Analysis Services Query Performance Top 10 Best Practices
Proper cube design, efficient multidimensional expressions (MDX), and sufficient hardware resources are critical to optimal performance of MDX queries issued against a SQL Server 2005 Analysis Services instance. This article lists the ten most common best practices that the Microsoft SQL Server development team recommends with respect to optimizing Analysis Services query performance. For additional discussions about Analysis Services best practices related to query performance, see The Analysis Services Performance Guide and OLAP Design Best Practices for Analysis Services 2005.
Optimize cube and measure group design
Define cascading attribute relationships (for example Day > Month > Quarter > Year) and define user hierarchies of related attributes (called natural hierarchies) within each dimension as appropriate for your data. Attributes participating in natural hierarchies are materialized on disk in hierarchy stores and are automatically considered to be aggregation candidates.

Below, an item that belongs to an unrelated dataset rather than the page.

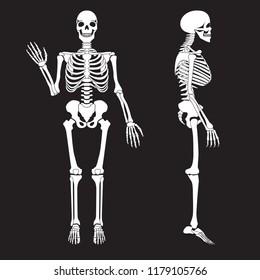 Human bones skeleton silhouette image. Anatomy of human body.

User hierarchies are not considered to be natural hierarchies unless the attributes comprising the levels are related through cascading attribute relationships. With SQL Server 2005 Service Pack 2 (SP2), a warning appears in Business Intelligence Development Studio with each user hierarchy that is not defined as a natural hierarchy.
Remove redundant relationships between attributes to assist the query execution engine in generating the appropriate query plan. Attributes need to have either a direct or an indirect relationship to the key attribute, not both.
Keep cube space as small as possible by only including measure groups that are needed.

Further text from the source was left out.